Accounting treatment of fixed assets sold by companies

The accounting treatment of the company's sale of fixed assets mainly involves asset reduction, cash inflow and possible tax treatment.

I. Disposal of assets impairment

When a company sells fixed assets, it first needs to reflect the decrease of the assets in the accounting books. This usually includes filling in accounting entries for the decrease of fixed assets and subtracting the sold fixed assets from the company's total assets. The specific accounting entries may vary according to the company's accounting system and accounting standards, but generally speaking, accounts such as "bank deposit" or "cash" should be debited to reflect the inflow of sales funds and credited to the "fixed assets" account to reflect the reduction of fixed assets.

Second, cash inflow treatment

The funds obtained from the sale of fixed assets shall be regarded as the cash inflow of the company. In the accounting books, the fund should be recorded in the "bank deposit" or "cash" account to reflect the increase of the company's cash. At the same time, it is also necessary to record other expenses related to the sale of fixed assets, such as agency fees and taxes. , should be deducted from the sales revenue.

Third, tax treatment.

The sale of fixed assets may involve the handling of taxes and fees. According to the tax law, the company may have to pay related taxes and fees when selling fixed assets, such as value-added tax and income tax. In accounting treatment, the tax payable should be calculated according to the provisions of the tax law and recorded in the accounting books. This usually involves filling in accounting entries related to taxes, recording taxes payable in accounts such as "taxes payable" and deducting taxes paid from accounts such as "bank deposits" or "cash".

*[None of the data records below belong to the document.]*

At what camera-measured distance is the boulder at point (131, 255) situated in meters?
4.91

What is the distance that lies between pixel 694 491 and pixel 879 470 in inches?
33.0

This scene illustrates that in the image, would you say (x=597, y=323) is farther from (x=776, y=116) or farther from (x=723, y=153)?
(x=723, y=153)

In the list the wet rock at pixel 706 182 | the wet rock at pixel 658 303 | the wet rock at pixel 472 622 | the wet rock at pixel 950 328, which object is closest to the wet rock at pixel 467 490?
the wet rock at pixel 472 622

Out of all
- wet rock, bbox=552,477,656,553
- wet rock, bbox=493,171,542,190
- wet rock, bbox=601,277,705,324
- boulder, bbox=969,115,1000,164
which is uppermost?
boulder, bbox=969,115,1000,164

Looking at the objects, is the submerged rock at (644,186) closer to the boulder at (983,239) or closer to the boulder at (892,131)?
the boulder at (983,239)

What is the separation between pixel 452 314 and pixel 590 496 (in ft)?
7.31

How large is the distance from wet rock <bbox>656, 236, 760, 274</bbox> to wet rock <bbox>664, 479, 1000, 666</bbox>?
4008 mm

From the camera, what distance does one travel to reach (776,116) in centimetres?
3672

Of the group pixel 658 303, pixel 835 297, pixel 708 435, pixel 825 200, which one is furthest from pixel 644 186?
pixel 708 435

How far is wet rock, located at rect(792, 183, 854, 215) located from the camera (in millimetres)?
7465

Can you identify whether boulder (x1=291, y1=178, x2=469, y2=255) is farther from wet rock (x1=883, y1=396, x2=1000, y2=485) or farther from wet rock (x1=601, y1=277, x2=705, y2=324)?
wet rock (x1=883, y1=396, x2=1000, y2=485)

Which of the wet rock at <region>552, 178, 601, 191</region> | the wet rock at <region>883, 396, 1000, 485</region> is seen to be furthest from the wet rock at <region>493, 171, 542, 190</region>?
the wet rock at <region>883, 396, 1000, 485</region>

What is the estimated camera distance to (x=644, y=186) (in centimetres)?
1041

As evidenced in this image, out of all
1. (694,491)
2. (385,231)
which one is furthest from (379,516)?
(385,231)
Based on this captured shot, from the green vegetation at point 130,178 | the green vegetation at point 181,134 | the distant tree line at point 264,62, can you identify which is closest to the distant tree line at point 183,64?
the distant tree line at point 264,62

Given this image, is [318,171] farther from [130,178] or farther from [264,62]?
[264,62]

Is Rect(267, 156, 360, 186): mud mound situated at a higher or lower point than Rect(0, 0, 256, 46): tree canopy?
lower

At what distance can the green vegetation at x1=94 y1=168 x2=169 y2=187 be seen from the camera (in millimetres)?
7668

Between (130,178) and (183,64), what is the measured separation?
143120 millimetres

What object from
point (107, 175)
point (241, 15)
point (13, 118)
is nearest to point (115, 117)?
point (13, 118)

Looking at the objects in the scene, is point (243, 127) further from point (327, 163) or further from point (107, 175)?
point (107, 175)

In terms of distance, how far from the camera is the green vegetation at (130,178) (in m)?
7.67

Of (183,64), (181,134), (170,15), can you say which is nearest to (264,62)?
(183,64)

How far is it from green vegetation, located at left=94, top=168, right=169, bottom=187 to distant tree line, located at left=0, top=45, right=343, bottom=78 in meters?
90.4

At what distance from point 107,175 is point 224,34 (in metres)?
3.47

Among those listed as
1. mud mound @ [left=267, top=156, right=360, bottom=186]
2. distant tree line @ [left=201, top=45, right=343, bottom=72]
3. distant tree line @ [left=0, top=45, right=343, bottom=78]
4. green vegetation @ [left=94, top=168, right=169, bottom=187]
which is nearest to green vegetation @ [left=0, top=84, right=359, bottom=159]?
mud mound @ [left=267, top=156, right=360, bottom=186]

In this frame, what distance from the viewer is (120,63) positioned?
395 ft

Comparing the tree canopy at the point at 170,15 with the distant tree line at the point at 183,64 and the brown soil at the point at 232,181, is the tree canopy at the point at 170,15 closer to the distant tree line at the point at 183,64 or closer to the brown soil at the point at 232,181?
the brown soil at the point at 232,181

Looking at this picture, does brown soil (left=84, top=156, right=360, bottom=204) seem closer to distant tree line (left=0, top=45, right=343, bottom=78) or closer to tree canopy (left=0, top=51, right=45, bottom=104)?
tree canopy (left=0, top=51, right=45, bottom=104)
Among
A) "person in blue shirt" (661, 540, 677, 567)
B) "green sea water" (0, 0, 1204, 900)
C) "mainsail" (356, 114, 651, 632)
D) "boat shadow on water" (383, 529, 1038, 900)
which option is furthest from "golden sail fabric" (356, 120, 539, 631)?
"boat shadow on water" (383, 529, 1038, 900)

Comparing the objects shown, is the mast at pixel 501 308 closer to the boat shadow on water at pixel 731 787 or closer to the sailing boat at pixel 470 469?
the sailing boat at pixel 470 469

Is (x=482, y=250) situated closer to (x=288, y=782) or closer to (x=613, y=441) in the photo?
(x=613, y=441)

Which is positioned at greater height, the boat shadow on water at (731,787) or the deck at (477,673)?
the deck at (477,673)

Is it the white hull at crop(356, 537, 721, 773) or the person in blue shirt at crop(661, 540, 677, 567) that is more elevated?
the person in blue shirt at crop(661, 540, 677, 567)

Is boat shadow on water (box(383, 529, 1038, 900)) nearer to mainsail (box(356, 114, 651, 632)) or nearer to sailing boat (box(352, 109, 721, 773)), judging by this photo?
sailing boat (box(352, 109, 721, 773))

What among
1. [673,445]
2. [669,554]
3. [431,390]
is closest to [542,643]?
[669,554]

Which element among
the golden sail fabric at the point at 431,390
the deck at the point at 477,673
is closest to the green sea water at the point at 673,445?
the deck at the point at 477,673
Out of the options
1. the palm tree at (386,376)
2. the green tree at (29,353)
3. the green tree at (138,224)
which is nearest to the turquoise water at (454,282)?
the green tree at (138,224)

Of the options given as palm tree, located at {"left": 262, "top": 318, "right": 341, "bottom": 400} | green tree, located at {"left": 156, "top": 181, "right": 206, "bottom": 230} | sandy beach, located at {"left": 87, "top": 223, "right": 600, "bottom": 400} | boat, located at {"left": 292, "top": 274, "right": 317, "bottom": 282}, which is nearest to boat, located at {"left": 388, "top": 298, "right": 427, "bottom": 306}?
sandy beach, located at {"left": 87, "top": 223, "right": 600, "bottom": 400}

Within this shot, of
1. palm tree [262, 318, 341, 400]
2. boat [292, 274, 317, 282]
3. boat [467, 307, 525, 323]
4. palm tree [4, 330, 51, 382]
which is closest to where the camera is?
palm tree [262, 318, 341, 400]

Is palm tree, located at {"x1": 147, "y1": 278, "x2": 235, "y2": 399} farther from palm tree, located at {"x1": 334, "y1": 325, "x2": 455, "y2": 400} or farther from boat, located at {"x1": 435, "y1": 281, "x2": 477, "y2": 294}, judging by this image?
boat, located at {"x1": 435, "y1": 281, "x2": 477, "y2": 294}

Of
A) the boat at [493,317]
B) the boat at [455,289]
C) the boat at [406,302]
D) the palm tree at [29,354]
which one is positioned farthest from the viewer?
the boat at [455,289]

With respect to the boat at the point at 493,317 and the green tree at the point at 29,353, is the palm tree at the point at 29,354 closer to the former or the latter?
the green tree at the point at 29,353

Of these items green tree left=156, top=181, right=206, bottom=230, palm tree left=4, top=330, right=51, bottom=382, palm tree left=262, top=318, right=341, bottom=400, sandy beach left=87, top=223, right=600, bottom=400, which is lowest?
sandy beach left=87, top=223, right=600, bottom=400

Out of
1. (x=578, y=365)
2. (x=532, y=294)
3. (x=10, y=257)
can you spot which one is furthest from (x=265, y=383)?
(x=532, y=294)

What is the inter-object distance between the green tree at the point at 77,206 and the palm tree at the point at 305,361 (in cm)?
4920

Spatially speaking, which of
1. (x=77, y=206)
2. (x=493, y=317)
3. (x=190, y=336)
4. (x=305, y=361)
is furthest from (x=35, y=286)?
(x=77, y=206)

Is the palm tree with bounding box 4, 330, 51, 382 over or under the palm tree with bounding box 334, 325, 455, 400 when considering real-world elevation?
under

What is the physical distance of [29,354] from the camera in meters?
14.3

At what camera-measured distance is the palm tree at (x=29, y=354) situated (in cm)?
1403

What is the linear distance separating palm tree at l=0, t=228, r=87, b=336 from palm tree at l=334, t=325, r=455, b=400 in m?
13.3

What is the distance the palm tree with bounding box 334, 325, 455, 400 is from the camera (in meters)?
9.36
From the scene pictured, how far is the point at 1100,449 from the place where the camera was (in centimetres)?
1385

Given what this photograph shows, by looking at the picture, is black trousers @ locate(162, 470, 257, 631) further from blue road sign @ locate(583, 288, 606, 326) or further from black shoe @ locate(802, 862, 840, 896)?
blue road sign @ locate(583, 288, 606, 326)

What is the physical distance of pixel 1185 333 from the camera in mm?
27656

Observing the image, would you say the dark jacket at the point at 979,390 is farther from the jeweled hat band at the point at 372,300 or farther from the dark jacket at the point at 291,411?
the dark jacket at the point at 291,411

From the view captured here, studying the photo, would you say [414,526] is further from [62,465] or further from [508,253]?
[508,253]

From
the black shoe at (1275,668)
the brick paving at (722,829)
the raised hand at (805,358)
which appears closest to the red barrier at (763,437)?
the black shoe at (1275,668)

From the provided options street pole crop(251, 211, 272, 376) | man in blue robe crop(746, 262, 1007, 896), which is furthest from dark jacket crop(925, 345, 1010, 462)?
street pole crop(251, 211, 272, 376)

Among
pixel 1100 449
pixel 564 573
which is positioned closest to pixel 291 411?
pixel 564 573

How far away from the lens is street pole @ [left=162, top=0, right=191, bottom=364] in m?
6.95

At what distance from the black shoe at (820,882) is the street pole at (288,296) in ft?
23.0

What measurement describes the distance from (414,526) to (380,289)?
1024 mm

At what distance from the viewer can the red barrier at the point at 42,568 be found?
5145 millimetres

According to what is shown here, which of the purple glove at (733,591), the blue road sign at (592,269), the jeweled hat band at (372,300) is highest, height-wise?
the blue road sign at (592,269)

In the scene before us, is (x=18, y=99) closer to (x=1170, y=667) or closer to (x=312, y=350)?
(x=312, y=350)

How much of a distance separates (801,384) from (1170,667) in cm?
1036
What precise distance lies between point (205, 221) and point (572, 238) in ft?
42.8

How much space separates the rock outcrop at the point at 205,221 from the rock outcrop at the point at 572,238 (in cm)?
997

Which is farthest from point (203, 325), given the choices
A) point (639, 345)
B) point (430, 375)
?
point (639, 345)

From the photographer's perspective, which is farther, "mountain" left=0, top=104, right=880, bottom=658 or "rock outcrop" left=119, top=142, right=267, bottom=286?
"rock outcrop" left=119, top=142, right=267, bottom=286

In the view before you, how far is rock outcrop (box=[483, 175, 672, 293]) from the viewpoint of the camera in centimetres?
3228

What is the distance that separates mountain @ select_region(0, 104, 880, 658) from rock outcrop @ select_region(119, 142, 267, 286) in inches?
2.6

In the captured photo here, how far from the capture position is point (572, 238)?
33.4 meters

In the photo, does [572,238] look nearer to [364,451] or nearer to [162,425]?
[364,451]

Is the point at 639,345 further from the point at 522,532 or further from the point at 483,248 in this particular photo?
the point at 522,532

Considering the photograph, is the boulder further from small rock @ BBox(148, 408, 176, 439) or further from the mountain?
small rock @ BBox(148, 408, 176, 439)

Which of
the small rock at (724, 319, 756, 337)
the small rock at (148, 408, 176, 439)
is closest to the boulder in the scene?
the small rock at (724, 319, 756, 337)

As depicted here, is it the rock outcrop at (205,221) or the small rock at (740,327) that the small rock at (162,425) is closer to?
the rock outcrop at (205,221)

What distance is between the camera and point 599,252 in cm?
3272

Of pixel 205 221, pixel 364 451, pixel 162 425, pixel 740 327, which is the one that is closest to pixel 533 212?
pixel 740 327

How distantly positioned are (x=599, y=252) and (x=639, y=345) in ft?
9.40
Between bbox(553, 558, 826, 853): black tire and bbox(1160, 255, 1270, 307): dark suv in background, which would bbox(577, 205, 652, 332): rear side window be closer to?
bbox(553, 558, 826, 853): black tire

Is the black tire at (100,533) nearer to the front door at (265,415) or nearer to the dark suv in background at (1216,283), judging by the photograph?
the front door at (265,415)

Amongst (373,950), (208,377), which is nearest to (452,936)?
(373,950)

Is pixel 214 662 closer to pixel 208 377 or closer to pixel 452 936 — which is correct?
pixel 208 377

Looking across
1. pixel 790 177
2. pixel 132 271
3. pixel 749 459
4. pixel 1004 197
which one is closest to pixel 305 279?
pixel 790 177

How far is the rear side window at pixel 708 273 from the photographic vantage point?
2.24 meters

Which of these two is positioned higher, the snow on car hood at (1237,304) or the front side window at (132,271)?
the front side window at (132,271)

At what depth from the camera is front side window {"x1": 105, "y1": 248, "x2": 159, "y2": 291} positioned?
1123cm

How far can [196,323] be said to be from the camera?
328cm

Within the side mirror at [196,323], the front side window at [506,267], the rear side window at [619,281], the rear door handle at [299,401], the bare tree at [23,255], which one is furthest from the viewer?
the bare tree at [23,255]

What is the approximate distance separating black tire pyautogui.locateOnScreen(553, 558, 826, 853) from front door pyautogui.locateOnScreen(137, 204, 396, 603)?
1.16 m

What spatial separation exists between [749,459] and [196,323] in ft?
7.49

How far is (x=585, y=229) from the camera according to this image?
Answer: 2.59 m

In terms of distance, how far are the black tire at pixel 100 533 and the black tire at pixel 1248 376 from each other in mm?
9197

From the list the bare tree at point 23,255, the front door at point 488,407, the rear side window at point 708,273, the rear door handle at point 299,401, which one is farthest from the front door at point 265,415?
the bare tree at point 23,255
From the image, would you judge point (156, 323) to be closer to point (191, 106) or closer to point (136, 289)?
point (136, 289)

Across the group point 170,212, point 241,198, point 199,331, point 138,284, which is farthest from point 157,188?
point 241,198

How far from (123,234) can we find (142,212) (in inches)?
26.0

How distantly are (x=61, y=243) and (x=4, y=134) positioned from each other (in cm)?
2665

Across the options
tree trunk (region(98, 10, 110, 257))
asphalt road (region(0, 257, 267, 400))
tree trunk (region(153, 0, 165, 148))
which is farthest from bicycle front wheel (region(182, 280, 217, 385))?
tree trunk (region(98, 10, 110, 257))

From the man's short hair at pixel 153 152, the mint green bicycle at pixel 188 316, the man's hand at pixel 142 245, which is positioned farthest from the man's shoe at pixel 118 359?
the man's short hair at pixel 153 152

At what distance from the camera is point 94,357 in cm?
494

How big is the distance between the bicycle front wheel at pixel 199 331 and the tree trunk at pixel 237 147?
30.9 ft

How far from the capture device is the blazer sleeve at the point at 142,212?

In addition, the company's sale of fixed assets may also involve other accounting treatment and statement disclosure matters, such as asset impairment testing and related information disclosure. These need to be dealt with specifically according to the company's accounting system and accounting standards.

To sum up:

The accounting treatment of the company's sale of fixed assets mainly involves asset reduction, cash inflow and possible tax treatment. The specific accounting treatment steps need to be carried out according to the company's accounting system and related accounting standards. In the process of handling, we should ensure the accuracy and compliance of accounting entries to reflect the real financial situation and operating results of the company.

Legal basis:

People's Republic of China (PRC) accounting law

Article 9 provides that:

All units must conduct accounting according to actual economic and business matters, fill in accounting vouchers, register accounting books and prepare financial and accounting reports. No unit may use false economic and business matters or materials for accounting.

Article 10 stipulates:

The following economic and business matters shall go through accounting procedures and conduct accounting:

(1) Receipt and payment of currency and securities;

(two) the receipt, increase or decrease and use of the property;

(3) The occurrence and settlement of creditor's rights and debts;

(4) Increase or decrease capital.

(5) Calculation of income, expenditure, expenses and costs;

(six) the calculation and processing of financial results;

(seven) other matters that need to go through accounting procedures and conduct accounting.